> _What the task asks_
Search the entries below for the string "Odocoileus" and copy the lines that hold it.

> _Dataset records_
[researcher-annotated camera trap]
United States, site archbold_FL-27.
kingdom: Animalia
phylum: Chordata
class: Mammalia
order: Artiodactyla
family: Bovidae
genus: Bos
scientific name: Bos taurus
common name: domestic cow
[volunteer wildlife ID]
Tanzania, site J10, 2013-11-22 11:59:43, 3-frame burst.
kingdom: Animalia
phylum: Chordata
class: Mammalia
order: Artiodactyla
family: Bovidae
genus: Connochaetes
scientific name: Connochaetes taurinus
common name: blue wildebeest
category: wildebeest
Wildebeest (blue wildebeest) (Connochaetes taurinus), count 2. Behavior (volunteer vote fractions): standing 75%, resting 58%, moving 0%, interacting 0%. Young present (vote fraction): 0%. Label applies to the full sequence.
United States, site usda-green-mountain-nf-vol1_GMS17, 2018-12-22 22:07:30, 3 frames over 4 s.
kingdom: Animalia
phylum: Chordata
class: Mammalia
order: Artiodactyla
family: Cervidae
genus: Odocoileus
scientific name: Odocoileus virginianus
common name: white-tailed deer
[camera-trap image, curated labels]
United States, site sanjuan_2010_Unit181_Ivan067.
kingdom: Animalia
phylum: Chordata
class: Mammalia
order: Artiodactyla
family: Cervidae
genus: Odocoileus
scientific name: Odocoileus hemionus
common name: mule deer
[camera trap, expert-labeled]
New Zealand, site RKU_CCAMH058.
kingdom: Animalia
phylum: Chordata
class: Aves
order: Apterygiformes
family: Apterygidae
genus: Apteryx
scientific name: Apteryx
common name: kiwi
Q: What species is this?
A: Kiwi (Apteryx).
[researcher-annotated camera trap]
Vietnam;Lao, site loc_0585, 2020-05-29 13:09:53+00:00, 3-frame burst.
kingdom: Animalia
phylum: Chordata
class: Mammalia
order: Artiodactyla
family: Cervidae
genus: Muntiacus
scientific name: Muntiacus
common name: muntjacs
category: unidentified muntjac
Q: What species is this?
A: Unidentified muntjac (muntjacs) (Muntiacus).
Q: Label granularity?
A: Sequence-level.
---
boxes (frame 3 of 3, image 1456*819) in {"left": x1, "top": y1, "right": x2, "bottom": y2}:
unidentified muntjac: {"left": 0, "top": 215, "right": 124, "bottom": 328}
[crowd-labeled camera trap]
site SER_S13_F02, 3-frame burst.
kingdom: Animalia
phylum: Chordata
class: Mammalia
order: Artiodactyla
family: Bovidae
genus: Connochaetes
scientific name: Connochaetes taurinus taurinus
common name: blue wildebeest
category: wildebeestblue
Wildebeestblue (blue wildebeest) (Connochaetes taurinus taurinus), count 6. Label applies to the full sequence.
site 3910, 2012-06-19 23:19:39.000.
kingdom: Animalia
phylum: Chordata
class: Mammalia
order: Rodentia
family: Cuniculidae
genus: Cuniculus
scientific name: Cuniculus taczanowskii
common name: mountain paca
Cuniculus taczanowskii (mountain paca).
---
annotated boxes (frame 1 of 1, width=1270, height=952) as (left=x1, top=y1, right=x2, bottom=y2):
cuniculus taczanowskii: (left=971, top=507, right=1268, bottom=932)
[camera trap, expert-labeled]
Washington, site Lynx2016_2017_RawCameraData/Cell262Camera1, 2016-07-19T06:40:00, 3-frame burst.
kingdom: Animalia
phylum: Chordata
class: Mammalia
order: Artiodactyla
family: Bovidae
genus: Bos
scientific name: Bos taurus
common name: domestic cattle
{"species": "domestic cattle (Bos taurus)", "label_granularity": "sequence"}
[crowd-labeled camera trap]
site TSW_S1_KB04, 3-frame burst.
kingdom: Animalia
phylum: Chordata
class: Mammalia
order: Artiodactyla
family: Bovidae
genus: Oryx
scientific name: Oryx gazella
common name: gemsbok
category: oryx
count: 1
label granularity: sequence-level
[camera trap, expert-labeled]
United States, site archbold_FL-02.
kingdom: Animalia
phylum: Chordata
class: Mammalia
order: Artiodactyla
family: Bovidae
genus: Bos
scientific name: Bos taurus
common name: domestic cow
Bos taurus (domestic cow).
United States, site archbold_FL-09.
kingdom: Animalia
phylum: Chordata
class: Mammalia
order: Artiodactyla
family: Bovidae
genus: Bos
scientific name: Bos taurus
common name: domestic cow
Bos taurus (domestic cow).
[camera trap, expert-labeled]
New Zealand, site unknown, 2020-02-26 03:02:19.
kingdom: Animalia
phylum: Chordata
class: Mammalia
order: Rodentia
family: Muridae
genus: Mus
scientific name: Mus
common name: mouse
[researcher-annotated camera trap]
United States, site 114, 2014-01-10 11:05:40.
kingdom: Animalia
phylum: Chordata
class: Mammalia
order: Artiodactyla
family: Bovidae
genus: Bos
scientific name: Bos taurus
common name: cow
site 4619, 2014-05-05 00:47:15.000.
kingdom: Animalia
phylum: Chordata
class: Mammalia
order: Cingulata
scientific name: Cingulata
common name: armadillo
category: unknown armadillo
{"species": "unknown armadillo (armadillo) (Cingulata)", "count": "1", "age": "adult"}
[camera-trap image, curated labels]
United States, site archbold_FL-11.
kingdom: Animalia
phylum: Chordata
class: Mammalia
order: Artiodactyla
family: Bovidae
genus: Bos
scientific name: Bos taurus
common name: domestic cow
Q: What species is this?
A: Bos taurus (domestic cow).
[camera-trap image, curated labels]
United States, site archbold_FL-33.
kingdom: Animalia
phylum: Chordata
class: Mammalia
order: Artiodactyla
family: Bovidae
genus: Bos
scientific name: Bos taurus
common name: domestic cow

> _Solution to the problem_
genus: Odocoileus
scientific name: Odocoileus virginianus
genus: Odocoileus
scientific name: Odocoileus hemionus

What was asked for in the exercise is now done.